Major drop in intelligence across most major models.
Widespread complaints that major AI models are ignoring instructions and giving shallow, 'grumpy' responses.
A viral report from a user on Reddit has sparked widespread discussion about a perceived, simultaneous drop in intelligence and performance across nearly all major closed-source AI models. The user, testing in incognito mode to rule out personalization, claims that as of mid-April 2026, models from OpenAI (ChatGPT), Anthropic (Claude Opus and Claude Sonnet), Google (Gemini), xAI (Grok), and z.ai have begun ignoring basic instructions, struggling with simple tasks, and producing deliberately shortened, shallow outputs described as being in a 'grumpy' mode. The user speculates this could be a deliberate throttling now that the companies have collected sufficient training data.

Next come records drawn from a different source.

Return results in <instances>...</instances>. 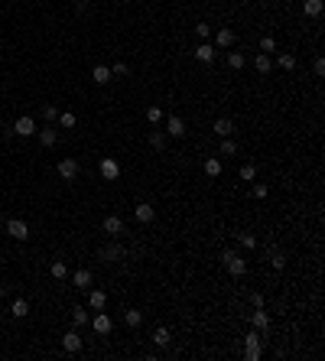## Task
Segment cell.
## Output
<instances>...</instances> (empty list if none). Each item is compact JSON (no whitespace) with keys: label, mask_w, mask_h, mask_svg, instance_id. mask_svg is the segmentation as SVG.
Wrapping results in <instances>:
<instances>
[{"label":"cell","mask_w":325,"mask_h":361,"mask_svg":"<svg viewBox=\"0 0 325 361\" xmlns=\"http://www.w3.org/2000/svg\"><path fill=\"white\" fill-rule=\"evenodd\" d=\"M254 69H257V72H260V75H267V72H270V69H273V59H270V55H267V52H260V55H254Z\"/></svg>","instance_id":"cell-21"},{"label":"cell","mask_w":325,"mask_h":361,"mask_svg":"<svg viewBox=\"0 0 325 361\" xmlns=\"http://www.w3.org/2000/svg\"><path fill=\"white\" fill-rule=\"evenodd\" d=\"M250 325H254L257 332H267V329H270V316L263 313V306H257L254 313H250Z\"/></svg>","instance_id":"cell-10"},{"label":"cell","mask_w":325,"mask_h":361,"mask_svg":"<svg viewBox=\"0 0 325 361\" xmlns=\"http://www.w3.org/2000/svg\"><path fill=\"white\" fill-rule=\"evenodd\" d=\"M13 134H20V137H33V134H36V120H33L30 114L16 118V124H13Z\"/></svg>","instance_id":"cell-7"},{"label":"cell","mask_w":325,"mask_h":361,"mask_svg":"<svg viewBox=\"0 0 325 361\" xmlns=\"http://www.w3.org/2000/svg\"><path fill=\"white\" fill-rule=\"evenodd\" d=\"M244 358H247V361L260 358V332H257V329H250V335L244 338Z\"/></svg>","instance_id":"cell-3"},{"label":"cell","mask_w":325,"mask_h":361,"mask_svg":"<svg viewBox=\"0 0 325 361\" xmlns=\"http://www.w3.org/2000/svg\"><path fill=\"white\" fill-rule=\"evenodd\" d=\"M59 176H62L65 182H72V179H75V176H78V163H75V160H72V157L59 160Z\"/></svg>","instance_id":"cell-8"},{"label":"cell","mask_w":325,"mask_h":361,"mask_svg":"<svg viewBox=\"0 0 325 361\" xmlns=\"http://www.w3.org/2000/svg\"><path fill=\"white\" fill-rule=\"evenodd\" d=\"M101 176H104V179H117V176H121V166H117V160H111V157L101 160Z\"/></svg>","instance_id":"cell-14"},{"label":"cell","mask_w":325,"mask_h":361,"mask_svg":"<svg viewBox=\"0 0 325 361\" xmlns=\"http://www.w3.org/2000/svg\"><path fill=\"white\" fill-rule=\"evenodd\" d=\"M3 293H7V286H0V299H3Z\"/></svg>","instance_id":"cell-45"},{"label":"cell","mask_w":325,"mask_h":361,"mask_svg":"<svg viewBox=\"0 0 325 361\" xmlns=\"http://www.w3.org/2000/svg\"><path fill=\"white\" fill-rule=\"evenodd\" d=\"M228 46H234V30H218L215 33V49H228Z\"/></svg>","instance_id":"cell-15"},{"label":"cell","mask_w":325,"mask_h":361,"mask_svg":"<svg viewBox=\"0 0 325 361\" xmlns=\"http://www.w3.org/2000/svg\"><path fill=\"white\" fill-rule=\"evenodd\" d=\"M254 199H267V186L263 182H254Z\"/></svg>","instance_id":"cell-42"},{"label":"cell","mask_w":325,"mask_h":361,"mask_svg":"<svg viewBox=\"0 0 325 361\" xmlns=\"http://www.w3.org/2000/svg\"><path fill=\"white\" fill-rule=\"evenodd\" d=\"M42 114H46V120H59V111L52 104H42Z\"/></svg>","instance_id":"cell-40"},{"label":"cell","mask_w":325,"mask_h":361,"mask_svg":"<svg viewBox=\"0 0 325 361\" xmlns=\"http://www.w3.org/2000/svg\"><path fill=\"white\" fill-rule=\"evenodd\" d=\"M101 231H104V235H111V238H117V235H127L124 218H117V215H108V218L101 221Z\"/></svg>","instance_id":"cell-4"},{"label":"cell","mask_w":325,"mask_h":361,"mask_svg":"<svg viewBox=\"0 0 325 361\" xmlns=\"http://www.w3.org/2000/svg\"><path fill=\"white\" fill-rule=\"evenodd\" d=\"M127 72H130V69H127V62H114V65H111V75H127Z\"/></svg>","instance_id":"cell-41"},{"label":"cell","mask_w":325,"mask_h":361,"mask_svg":"<svg viewBox=\"0 0 325 361\" xmlns=\"http://www.w3.org/2000/svg\"><path fill=\"white\" fill-rule=\"evenodd\" d=\"M215 134H218V137H231V134H234V124H231L228 118H218V120H215Z\"/></svg>","instance_id":"cell-23"},{"label":"cell","mask_w":325,"mask_h":361,"mask_svg":"<svg viewBox=\"0 0 325 361\" xmlns=\"http://www.w3.org/2000/svg\"><path fill=\"white\" fill-rule=\"evenodd\" d=\"M91 329L98 332V335H111V329H114V322H111V316L104 313V309H98V316L91 319Z\"/></svg>","instance_id":"cell-6"},{"label":"cell","mask_w":325,"mask_h":361,"mask_svg":"<svg viewBox=\"0 0 325 361\" xmlns=\"http://www.w3.org/2000/svg\"><path fill=\"white\" fill-rule=\"evenodd\" d=\"M234 153H238V143L231 137H221V157H234Z\"/></svg>","instance_id":"cell-29"},{"label":"cell","mask_w":325,"mask_h":361,"mask_svg":"<svg viewBox=\"0 0 325 361\" xmlns=\"http://www.w3.org/2000/svg\"><path fill=\"white\" fill-rule=\"evenodd\" d=\"M133 215H137V221H143V225H150V221L156 218V208L150 202H140L137 208H133Z\"/></svg>","instance_id":"cell-12"},{"label":"cell","mask_w":325,"mask_h":361,"mask_svg":"<svg viewBox=\"0 0 325 361\" xmlns=\"http://www.w3.org/2000/svg\"><path fill=\"white\" fill-rule=\"evenodd\" d=\"M91 79L98 81V85H108V81H111V69H108V65H94Z\"/></svg>","instance_id":"cell-24"},{"label":"cell","mask_w":325,"mask_h":361,"mask_svg":"<svg viewBox=\"0 0 325 361\" xmlns=\"http://www.w3.org/2000/svg\"><path fill=\"white\" fill-rule=\"evenodd\" d=\"M10 313H13L16 319H23V316H30V303H26L23 296H16L13 303H10Z\"/></svg>","instance_id":"cell-19"},{"label":"cell","mask_w":325,"mask_h":361,"mask_svg":"<svg viewBox=\"0 0 325 361\" xmlns=\"http://www.w3.org/2000/svg\"><path fill=\"white\" fill-rule=\"evenodd\" d=\"M166 134L169 137H186V120L176 118V114H169V118H166Z\"/></svg>","instance_id":"cell-9"},{"label":"cell","mask_w":325,"mask_h":361,"mask_svg":"<svg viewBox=\"0 0 325 361\" xmlns=\"http://www.w3.org/2000/svg\"><path fill=\"white\" fill-rule=\"evenodd\" d=\"M260 3H270V0H260Z\"/></svg>","instance_id":"cell-46"},{"label":"cell","mask_w":325,"mask_h":361,"mask_svg":"<svg viewBox=\"0 0 325 361\" xmlns=\"http://www.w3.org/2000/svg\"><path fill=\"white\" fill-rule=\"evenodd\" d=\"M147 120H150V124H160V120H162V111L160 108H150L147 111Z\"/></svg>","instance_id":"cell-39"},{"label":"cell","mask_w":325,"mask_h":361,"mask_svg":"<svg viewBox=\"0 0 325 361\" xmlns=\"http://www.w3.org/2000/svg\"><path fill=\"white\" fill-rule=\"evenodd\" d=\"M322 10H325L322 0H306V3H302V13L312 16V20H316V16H322Z\"/></svg>","instance_id":"cell-20"},{"label":"cell","mask_w":325,"mask_h":361,"mask_svg":"<svg viewBox=\"0 0 325 361\" xmlns=\"http://www.w3.org/2000/svg\"><path fill=\"white\" fill-rule=\"evenodd\" d=\"M250 306H254V309L263 306V296H260V293H250Z\"/></svg>","instance_id":"cell-43"},{"label":"cell","mask_w":325,"mask_h":361,"mask_svg":"<svg viewBox=\"0 0 325 361\" xmlns=\"http://www.w3.org/2000/svg\"><path fill=\"white\" fill-rule=\"evenodd\" d=\"M254 176H257V166L254 163H244V166H241V179H244V182H254Z\"/></svg>","instance_id":"cell-35"},{"label":"cell","mask_w":325,"mask_h":361,"mask_svg":"<svg viewBox=\"0 0 325 361\" xmlns=\"http://www.w3.org/2000/svg\"><path fill=\"white\" fill-rule=\"evenodd\" d=\"M98 260H104V264L127 260V247H124V244H108V247H101V251H98Z\"/></svg>","instance_id":"cell-1"},{"label":"cell","mask_w":325,"mask_h":361,"mask_svg":"<svg viewBox=\"0 0 325 361\" xmlns=\"http://www.w3.org/2000/svg\"><path fill=\"white\" fill-rule=\"evenodd\" d=\"M228 65H231V69L238 72V69H244V65H247V59H244L241 52H228Z\"/></svg>","instance_id":"cell-31"},{"label":"cell","mask_w":325,"mask_h":361,"mask_svg":"<svg viewBox=\"0 0 325 361\" xmlns=\"http://www.w3.org/2000/svg\"><path fill=\"white\" fill-rule=\"evenodd\" d=\"M270 267L273 270H283V267H286V254H283V251H273L270 254Z\"/></svg>","instance_id":"cell-33"},{"label":"cell","mask_w":325,"mask_h":361,"mask_svg":"<svg viewBox=\"0 0 325 361\" xmlns=\"http://www.w3.org/2000/svg\"><path fill=\"white\" fill-rule=\"evenodd\" d=\"M88 306H91L94 313H98V309H104V306H108V293H104V290H91V296H88Z\"/></svg>","instance_id":"cell-17"},{"label":"cell","mask_w":325,"mask_h":361,"mask_svg":"<svg viewBox=\"0 0 325 361\" xmlns=\"http://www.w3.org/2000/svg\"><path fill=\"white\" fill-rule=\"evenodd\" d=\"M260 52H267V55L277 52V42H273V36H263V40H260Z\"/></svg>","instance_id":"cell-37"},{"label":"cell","mask_w":325,"mask_h":361,"mask_svg":"<svg viewBox=\"0 0 325 361\" xmlns=\"http://www.w3.org/2000/svg\"><path fill=\"white\" fill-rule=\"evenodd\" d=\"M205 173H208L211 179H215V176H221V160H215V157L205 160Z\"/></svg>","instance_id":"cell-30"},{"label":"cell","mask_w":325,"mask_h":361,"mask_svg":"<svg viewBox=\"0 0 325 361\" xmlns=\"http://www.w3.org/2000/svg\"><path fill=\"white\" fill-rule=\"evenodd\" d=\"M150 147H153V150L166 147V130H150Z\"/></svg>","instance_id":"cell-26"},{"label":"cell","mask_w":325,"mask_h":361,"mask_svg":"<svg viewBox=\"0 0 325 361\" xmlns=\"http://www.w3.org/2000/svg\"><path fill=\"white\" fill-rule=\"evenodd\" d=\"M215 55H218V49L215 46H208V42H199V49H195V59H199V62H215Z\"/></svg>","instance_id":"cell-13"},{"label":"cell","mask_w":325,"mask_h":361,"mask_svg":"<svg viewBox=\"0 0 325 361\" xmlns=\"http://www.w3.org/2000/svg\"><path fill=\"white\" fill-rule=\"evenodd\" d=\"M312 69H316V75H325V59H316V65H312Z\"/></svg>","instance_id":"cell-44"},{"label":"cell","mask_w":325,"mask_h":361,"mask_svg":"<svg viewBox=\"0 0 325 361\" xmlns=\"http://www.w3.org/2000/svg\"><path fill=\"white\" fill-rule=\"evenodd\" d=\"M280 69H283V72H293L296 69V55L293 52H280Z\"/></svg>","instance_id":"cell-28"},{"label":"cell","mask_w":325,"mask_h":361,"mask_svg":"<svg viewBox=\"0 0 325 361\" xmlns=\"http://www.w3.org/2000/svg\"><path fill=\"white\" fill-rule=\"evenodd\" d=\"M124 322L130 325V329H137L140 322H143V313H140V309H127V313H124Z\"/></svg>","instance_id":"cell-27"},{"label":"cell","mask_w":325,"mask_h":361,"mask_svg":"<svg viewBox=\"0 0 325 361\" xmlns=\"http://www.w3.org/2000/svg\"><path fill=\"white\" fill-rule=\"evenodd\" d=\"M59 127H65V130H72V127H75V114H72V111H65V114H59Z\"/></svg>","instance_id":"cell-36"},{"label":"cell","mask_w":325,"mask_h":361,"mask_svg":"<svg viewBox=\"0 0 325 361\" xmlns=\"http://www.w3.org/2000/svg\"><path fill=\"white\" fill-rule=\"evenodd\" d=\"M72 322H75V325H85V322H88V309L72 306Z\"/></svg>","instance_id":"cell-34"},{"label":"cell","mask_w":325,"mask_h":361,"mask_svg":"<svg viewBox=\"0 0 325 361\" xmlns=\"http://www.w3.org/2000/svg\"><path fill=\"white\" fill-rule=\"evenodd\" d=\"M36 137H39V143H42V147H55V143H59V130H52V127L36 130Z\"/></svg>","instance_id":"cell-16"},{"label":"cell","mask_w":325,"mask_h":361,"mask_svg":"<svg viewBox=\"0 0 325 361\" xmlns=\"http://www.w3.org/2000/svg\"><path fill=\"white\" fill-rule=\"evenodd\" d=\"M49 274H52L55 280H65V277H69V267H65V260H52V267H49Z\"/></svg>","instance_id":"cell-25"},{"label":"cell","mask_w":325,"mask_h":361,"mask_svg":"<svg viewBox=\"0 0 325 361\" xmlns=\"http://www.w3.org/2000/svg\"><path fill=\"white\" fill-rule=\"evenodd\" d=\"M172 342V335H169V329H166V325H160V329L153 332V345H160V348H166Z\"/></svg>","instance_id":"cell-22"},{"label":"cell","mask_w":325,"mask_h":361,"mask_svg":"<svg viewBox=\"0 0 325 361\" xmlns=\"http://www.w3.org/2000/svg\"><path fill=\"white\" fill-rule=\"evenodd\" d=\"M62 348H65V352H69V355L81 352V335H78L75 329H72V332H65V335H62Z\"/></svg>","instance_id":"cell-11"},{"label":"cell","mask_w":325,"mask_h":361,"mask_svg":"<svg viewBox=\"0 0 325 361\" xmlns=\"http://www.w3.org/2000/svg\"><path fill=\"white\" fill-rule=\"evenodd\" d=\"M7 235L16 238V241H26V238H30V225H26L23 218H10L7 221Z\"/></svg>","instance_id":"cell-5"},{"label":"cell","mask_w":325,"mask_h":361,"mask_svg":"<svg viewBox=\"0 0 325 361\" xmlns=\"http://www.w3.org/2000/svg\"><path fill=\"white\" fill-rule=\"evenodd\" d=\"M72 283H75L78 290H88V286H91V270H75V277H72Z\"/></svg>","instance_id":"cell-18"},{"label":"cell","mask_w":325,"mask_h":361,"mask_svg":"<svg viewBox=\"0 0 325 361\" xmlns=\"http://www.w3.org/2000/svg\"><path fill=\"white\" fill-rule=\"evenodd\" d=\"M208 33H211V26H208V23H199V26H195V36H199L202 42L208 40Z\"/></svg>","instance_id":"cell-38"},{"label":"cell","mask_w":325,"mask_h":361,"mask_svg":"<svg viewBox=\"0 0 325 361\" xmlns=\"http://www.w3.org/2000/svg\"><path fill=\"white\" fill-rule=\"evenodd\" d=\"M238 241H241V247H247V251H254V247H257V238L247 235V231H238Z\"/></svg>","instance_id":"cell-32"},{"label":"cell","mask_w":325,"mask_h":361,"mask_svg":"<svg viewBox=\"0 0 325 361\" xmlns=\"http://www.w3.org/2000/svg\"><path fill=\"white\" fill-rule=\"evenodd\" d=\"M225 267H228V274L244 277V274H247V260L241 257L238 251H225Z\"/></svg>","instance_id":"cell-2"}]
</instances>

To investigate, the user conducted a controlled test using the 'drive to the car wash' prompt, running the GLM-5 model in two environments: on a rented H100 GPU and via the z.ai cloud service. The local GLM-5 instance answered correctly, while the cloud version failed. This points to a potential root cause: service providers may be implementing extremely aggressive model quantization—potentially down to Q2 or similar low-bit levels—on their inference servers to drastically reduce computational costs and latency at the expense of reasoning quality. The incident highlights a growing tension between AI service affordability and capability, potentially accelerating a shift toward local AI, rented GPU instances, or services that allow users to select their preferred quantization level for a balance of cost and performance.
- Users report ChatGPT, Claude Opus/Sonnet, and Gemini are ignoring instructions and giving 'grumpy', shallow replies.

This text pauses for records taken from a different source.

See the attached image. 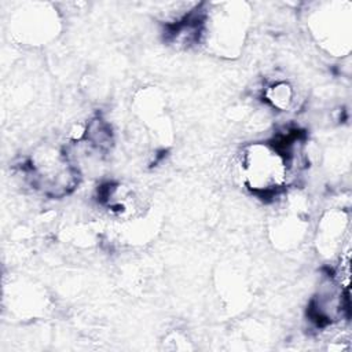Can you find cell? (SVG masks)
<instances>
[{"mask_svg": "<svg viewBox=\"0 0 352 352\" xmlns=\"http://www.w3.org/2000/svg\"><path fill=\"white\" fill-rule=\"evenodd\" d=\"M290 158L276 144L254 143L242 155L241 166L246 186L261 195H275L287 182Z\"/></svg>", "mask_w": 352, "mask_h": 352, "instance_id": "cell-1", "label": "cell"}]
</instances>
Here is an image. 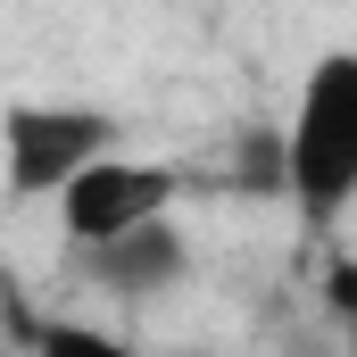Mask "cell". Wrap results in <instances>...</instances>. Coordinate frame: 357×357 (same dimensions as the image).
Segmentation results:
<instances>
[{
    "mask_svg": "<svg viewBox=\"0 0 357 357\" xmlns=\"http://www.w3.org/2000/svg\"><path fill=\"white\" fill-rule=\"evenodd\" d=\"M274 142H282V199H299V216L333 233L357 191V50H324L307 67L291 125Z\"/></svg>",
    "mask_w": 357,
    "mask_h": 357,
    "instance_id": "1",
    "label": "cell"
},
{
    "mask_svg": "<svg viewBox=\"0 0 357 357\" xmlns=\"http://www.w3.org/2000/svg\"><path fill=\"white\" fill-rule=\"evenodd\" d=\"M125 125L91 100H8L0 108V199L8 208H50L91 158H108Z\"/></svg>",
    "mask_w": 357,
    "mask_h": 357,
    "instance_id": "2",
    "label": "cell"
},
{
    "mask_svg": "<svg viewBox=\"0 0 357 357\" xmlns=\"http://www.w3.org/2000/svg\"><path fill=\"white\" fill-rule=\"evenodd\" d=\"M175 191H183L175 167L108 150V158H91L84 175L50 199V216H59V241L84 258V250H100V241H116V233L150 225V216H175Z\"/></svg>",
    "mask_w": 357,
    "mask_h": 357,
    "instance_id": "3",
    "label": "cell"
},
{
    "mask_svg": "<svg viewBox=\"0 0 357 357\" xmlns=\"http://www.w3.org/2000/svg\"><path fill=\"white\" fill-rule=\"evenodd\" d=\"M84 274H91V291H108V299H158V291H175L191 274V241H183L175 216H150V225L84 250Z\"/></svg>",
    "mask_w": 357,
    "mask_h": 357,
    "instance_id": "4",
    "label": "cell"
},
{
    "mask_svg": "<svg viewBox=\"0 0 357 357\" xmlns=\"http://www.w3.org/2000/svg\"><path fill=\"white\" fill-rule=\"evenodd\" d=\"M25 349L33 357H142L125 333H108V324H91V316H42V324L25 333Z\"/></svg>",
    "mask_w": 357,
    "mask_h": 357,
    "instance_id": "5",
    "label": "cell"
}]
</instances>
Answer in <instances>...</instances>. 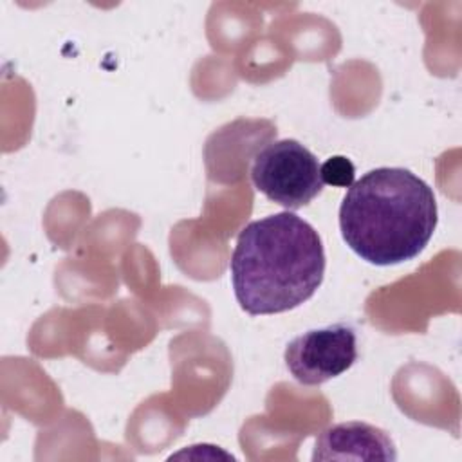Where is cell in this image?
Returning a JSON list of instances; mask_svg holds the SVG:
<instances>
[{
	"label": "cell",
	"mask_w": 462,
	"mask_h": 462,
	"mask_svg": "<svg viewBox=\"0 0 462 462\" xmlns=\"http://www.w3.org/2000/svg\"><path fill=\"white\" fill-rule=\"evenodd\" d=\"M318 231L292 211L249 222L231 254V283L251 316L280 314L314 296L325 276Z\"/></svg>",
	"instance_id": "cell-1"
},
{
	"label": "cell",
	"mask_w": 462,
	"mask_h": 462,
	"mask_svg": "<svg viewBox=\"0 0 462 462\" xmlns=\"http://www.w3.org/2000/svg\"><path fill=\"white\" fill-rule=\"evenodd\" d=\"M437 227L433 189L406 168H375L346 189L339 229L346 245L374 265H397L422 253Z\"/></svg>",
	"instance_id": "cell-2"
},
{
	"label": "cell",
	"mask_w": 462,
	"mask_h": 462,
	"mask_svg": "<svg viewBox=\"0 0 462 462\" xmlns=\"http://www.w3.org/2000/svg\"><path fill=\"white\" fill-rule=\"evenodd\" d=\"M251 179L260 193L287 211L307 206L325 188L318 157L296 139L263 146L254 155Z\"/></svg>",
	"instance_id": "cell-3"
},
{
	"label": "cell",
	"mask_w": 462,
	"mask_h": 462,
	"mask_svg": "<svg viewBox=\"0 0 462 462\" xmlns=\"http://www.w3.org/2000/svg\"><path fill=\"white\" fill-rule=\"evenodd\" d=\"M283 359L300 384H323L346 372L357 361L356 328L339 321L307 330L287 345Z\"/></svg>",
	"instance_id": "cell-4"
},
{
	"label": "cell",
	"mask_w": 462,
	"mask_h": 462,
	"mask_svg": "<svg viewBox=\"0 0 462 462\" xmlns=\"http://www.w3.org/2000/svg\"><path fill=\"white\" fill-rule=\"evenodd\" d=\"M397 451L388 433L361 420H348L323 430L312 460H395Z\"/></svg>",
	"instance_id": "cell-5"
},
{
	"label": "cell",
	"mask_w": 462,
	"mask_h": 462,
	"mask_svg": "<svg viewBox=\"0 0 462 462\" xmlns=\"http://www.w3.org/2000/svg\"><path fill=\"white\" fill-rule=\"evenodd\" d=\"M354 164L341 155L330 157L321 164V179L325 184L339 186V188H350L354 184Z\"/></svg>",
	"instance_id": "cell-6"
}]
</instances>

- A test showed GLM-5 performed correctly on a local H100 GPU but failed on a cloud service, hinting at aggressive quantization.
- The incident may push professionals toward local models or services where they can control the quantization level for consistent quality.
Why It Matters
If cloud AI services are sacrificing quality for cost, professionals relying on them for critical tasks need to re-evaluate their deployment strategies.